In 1841, Nurullah Bey attempted to subjugate the Nestorian Patriarch. The conflict began when he destroyed the village of Qudshanis to enforce his authority, forcing the Patriarch to flee to the region controlled by the Dız Tribe.

In 1842, however, relations had deteriorated, and according to missionary reports, Nurullah Beg sought Ottoman assistance to bring the Assyrian tribes into submission. In the same year he led an assault against the Assyrian population, during which about 5,000 Assyrians were massacred.

In 1843 and again in 1846, he took part in the massacres of Assyrians in Hakkari alongside Bedir Khan Beg of Bohtan. Together they launched large-scale attacks on Assyrian mountain communities, destroying villages, killing thousands of inhabitants, and taking many into captivity. The massacres resulted in the killing of 10,000-15,000 Assyrians.

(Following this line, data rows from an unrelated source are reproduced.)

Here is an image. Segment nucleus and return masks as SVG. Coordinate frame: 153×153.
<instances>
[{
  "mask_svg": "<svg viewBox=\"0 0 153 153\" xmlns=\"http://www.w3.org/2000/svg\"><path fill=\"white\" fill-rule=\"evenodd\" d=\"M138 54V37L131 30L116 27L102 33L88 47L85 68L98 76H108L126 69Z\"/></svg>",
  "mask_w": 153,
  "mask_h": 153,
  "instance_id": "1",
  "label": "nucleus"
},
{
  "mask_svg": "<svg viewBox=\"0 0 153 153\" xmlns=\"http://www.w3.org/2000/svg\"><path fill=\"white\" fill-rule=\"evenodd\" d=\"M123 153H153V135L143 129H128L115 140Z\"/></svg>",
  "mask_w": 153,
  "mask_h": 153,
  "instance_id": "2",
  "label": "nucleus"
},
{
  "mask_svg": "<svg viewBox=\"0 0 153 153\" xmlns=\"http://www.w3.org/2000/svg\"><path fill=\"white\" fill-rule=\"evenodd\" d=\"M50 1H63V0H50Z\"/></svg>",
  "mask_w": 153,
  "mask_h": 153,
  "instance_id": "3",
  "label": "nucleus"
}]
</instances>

In 1847, Nurullah Beg was deposed due to his involvement in the uprising led by Bedir Khan, the Emir of Bohtan.

In 1850, he was sent into exile in Crete with Bedir Khan Beg after his deposition in 1847.

==Death==

Nurullah Bey died on 21 October 1861 in Istanbul. After his death, his salary of 8,000 kuruş was divided among his family. He had two sons, Ibrahim Bey, who studied at the Mekteb-i Ceriye, and Abdullah Bey. His widows, Fatma and Hurşid Hanım, as well as his sister Emine Hanım and her husband, were settled in Vidin on the Balkans. His uncle Mehmed Selim Efendi and other relatives were placed in Kandiye (Crete).

==Assassination of Friedrich Eduard Schulz==

In 1829, Friedrich Eduard Schulz, a German (sometimes mistakenly referred to as French) archaeologist and orientalist, was killed during a research expedition in the Hakkâri region, near Başkale. Schulz is regarded as the first Western traveler of the 19th century to visit Hakkâri. Prior to his death, he had studied the remains of the ancient Urartian kingdom and reported on cuneiform inscriptions at the Castle of Van and other sites. According to several accounts, Schulz was murdered on the orders of the Kurdish emir Nurullah Bey, who was reportedly disturbed by the scholar's investigations.